III. Una alumna aplicada

Apenas concluyó la clase, Francisco pisotéo un cigarrillo y se sentó en el escritorio. Pronto los estudiantes volvieron a intimar y comenzó a crecer un barullo que arrulló al profesor. Lo sacó de un suave y acogedor estado de semivigilia la rubia que no sabía vomitar.

-Me hechizó la clase, ojalá que todas sean así –dijo la estudiante, bella y delicada como una flor.

De cualquier modo, la negra dominicana se hallaba presente en la modorra que atravesaba el catedrático.

-No suelo cambiar de estilo, no necesito recurrir a las modas y creo con fanatismo en que la única vía para el éxito, en la difícil coyuntura económica que estamos padeciendo en el continente, la ofrece esta Universidad. Desde aquí combatiremos malas costumbres que, una vez desaparecidas, harán de nuestro mundo un lugar más vivible.

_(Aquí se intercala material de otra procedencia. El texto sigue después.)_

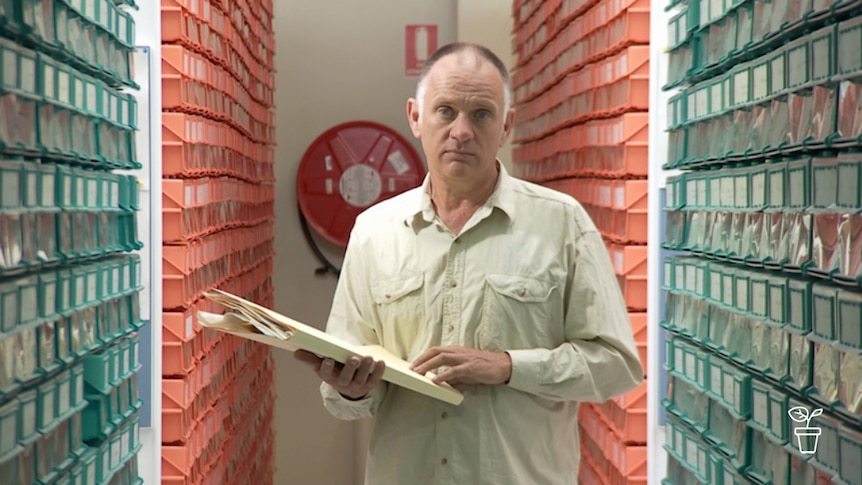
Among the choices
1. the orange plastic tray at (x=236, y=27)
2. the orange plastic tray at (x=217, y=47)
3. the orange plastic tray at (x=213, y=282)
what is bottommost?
the orange plastic tray at (x=213, y=282)

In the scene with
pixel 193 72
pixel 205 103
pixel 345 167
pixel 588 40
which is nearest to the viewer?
pixel 193 72

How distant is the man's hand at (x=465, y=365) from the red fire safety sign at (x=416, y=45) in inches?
183

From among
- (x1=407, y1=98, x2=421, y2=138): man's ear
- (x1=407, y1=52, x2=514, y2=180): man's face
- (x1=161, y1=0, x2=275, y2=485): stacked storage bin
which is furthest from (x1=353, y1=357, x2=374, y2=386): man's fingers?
(x1=161, y1=0, x2=275, y2=485): stacked storage bin

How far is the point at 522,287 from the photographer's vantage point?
2406 millimetres

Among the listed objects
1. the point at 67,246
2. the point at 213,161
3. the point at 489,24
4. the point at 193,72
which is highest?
the point at 489,24

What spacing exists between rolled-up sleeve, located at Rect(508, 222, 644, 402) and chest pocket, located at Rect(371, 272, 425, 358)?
26 cm

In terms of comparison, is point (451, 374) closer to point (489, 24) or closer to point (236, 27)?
point (236, 27)

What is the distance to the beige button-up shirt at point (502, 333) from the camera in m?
2.38

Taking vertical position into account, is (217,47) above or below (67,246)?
above

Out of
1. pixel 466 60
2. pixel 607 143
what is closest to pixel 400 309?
pixel 466 60

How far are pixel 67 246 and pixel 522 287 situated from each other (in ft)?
3.15

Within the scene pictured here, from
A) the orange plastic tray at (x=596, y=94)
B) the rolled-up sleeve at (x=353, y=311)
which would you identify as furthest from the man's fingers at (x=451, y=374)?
the orange plastic tray at (x=596, y=94)

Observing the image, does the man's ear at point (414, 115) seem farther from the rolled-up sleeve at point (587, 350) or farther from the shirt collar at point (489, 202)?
the rolled-up sleeve at point (587, 350)

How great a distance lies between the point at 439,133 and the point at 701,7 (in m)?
0.71
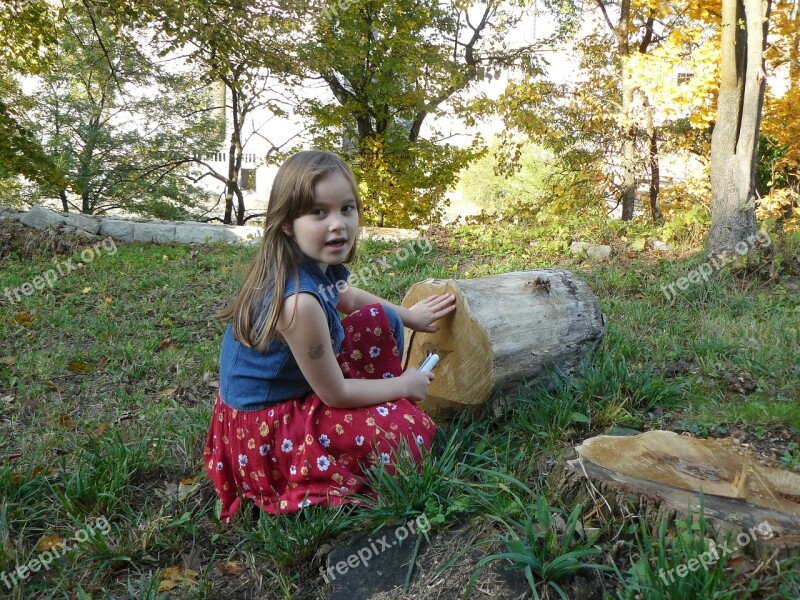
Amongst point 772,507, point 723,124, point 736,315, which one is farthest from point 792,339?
point 723,124

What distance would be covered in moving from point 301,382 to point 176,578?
78cm

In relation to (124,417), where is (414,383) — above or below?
above

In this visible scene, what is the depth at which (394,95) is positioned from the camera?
10.5 m

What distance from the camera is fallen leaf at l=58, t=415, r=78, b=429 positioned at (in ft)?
10.2

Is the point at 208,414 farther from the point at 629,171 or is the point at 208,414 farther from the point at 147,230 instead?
the point at 629,171

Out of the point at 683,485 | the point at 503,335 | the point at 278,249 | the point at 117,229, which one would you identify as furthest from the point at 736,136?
the point at 117,229

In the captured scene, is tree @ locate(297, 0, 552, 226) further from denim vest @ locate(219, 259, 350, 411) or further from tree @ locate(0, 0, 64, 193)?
denim vest @ locate(219, 259, 350, 411)

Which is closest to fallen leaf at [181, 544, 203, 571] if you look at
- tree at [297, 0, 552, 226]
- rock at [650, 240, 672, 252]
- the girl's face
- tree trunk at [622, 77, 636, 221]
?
the girl's face

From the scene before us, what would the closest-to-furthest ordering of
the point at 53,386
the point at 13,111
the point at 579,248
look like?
the point at 53,386 < the point at 579,248 < the point at 13,111

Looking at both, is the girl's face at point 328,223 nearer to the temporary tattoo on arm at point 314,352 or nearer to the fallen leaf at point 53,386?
the temporary tattoo on arm at point 314,352

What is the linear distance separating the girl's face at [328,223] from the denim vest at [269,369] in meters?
0.08

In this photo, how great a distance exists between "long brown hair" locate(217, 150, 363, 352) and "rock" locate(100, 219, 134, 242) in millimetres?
6576

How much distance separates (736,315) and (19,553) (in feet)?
14.1

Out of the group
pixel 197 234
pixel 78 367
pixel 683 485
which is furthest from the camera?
pixel 197 234
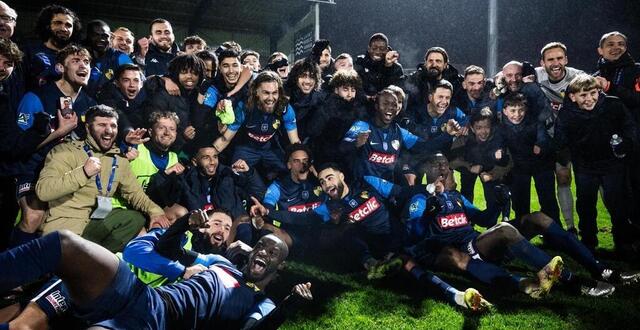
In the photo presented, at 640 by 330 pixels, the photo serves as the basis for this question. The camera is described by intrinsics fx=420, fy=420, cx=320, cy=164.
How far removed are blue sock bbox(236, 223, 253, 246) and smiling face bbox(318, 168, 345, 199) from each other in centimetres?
93

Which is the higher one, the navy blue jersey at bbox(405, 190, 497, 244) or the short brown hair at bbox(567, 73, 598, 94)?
the short brown hair at bbox(567, 73, 598, 94)

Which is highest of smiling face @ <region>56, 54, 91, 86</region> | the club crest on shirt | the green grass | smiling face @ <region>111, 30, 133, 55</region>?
smiling face @ <region>111, 30, 133, 55</region>

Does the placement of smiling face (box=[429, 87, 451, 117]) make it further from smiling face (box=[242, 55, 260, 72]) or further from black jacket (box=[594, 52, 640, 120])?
smiling face (box=[242, 55, 260, 72])

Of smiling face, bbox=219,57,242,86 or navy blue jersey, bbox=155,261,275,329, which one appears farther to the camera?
smiling face, bbox=219,57,242,86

-Usted me ilumina -dijo la rubia.

-Sí, es que estoy acostumbrado a la oscuridad, a la suciedad y la negra cercanía de la muerte.

-¿Tomaría un café conmigo? –preguntó la estudiante en un tono esperanzado.

-Soy un hombre comprometido –contestó Francisco.

-¿Tiene que ir a otro lado ahora?

-Me podés tutear, preciosa.

-¿Entonces venís?

-¡Vamos!

Extrañamente, Francisco no se maravillaba con su buena suerte, la asumía como algo normal después de haber pasado veinte años de diversas penurias y tormentos, dedicándose exclusivamente a disfrutarla. Así fue que luego del café se llevó a la rubia a un hotel y ahí pasó dos horas poéticas e inolvidables. A ella se le ponía la piel de gallina cuando atisbaba el cuerpo fláccido y avejentado del profesor, su miembro firme y largo era un milagro viviente.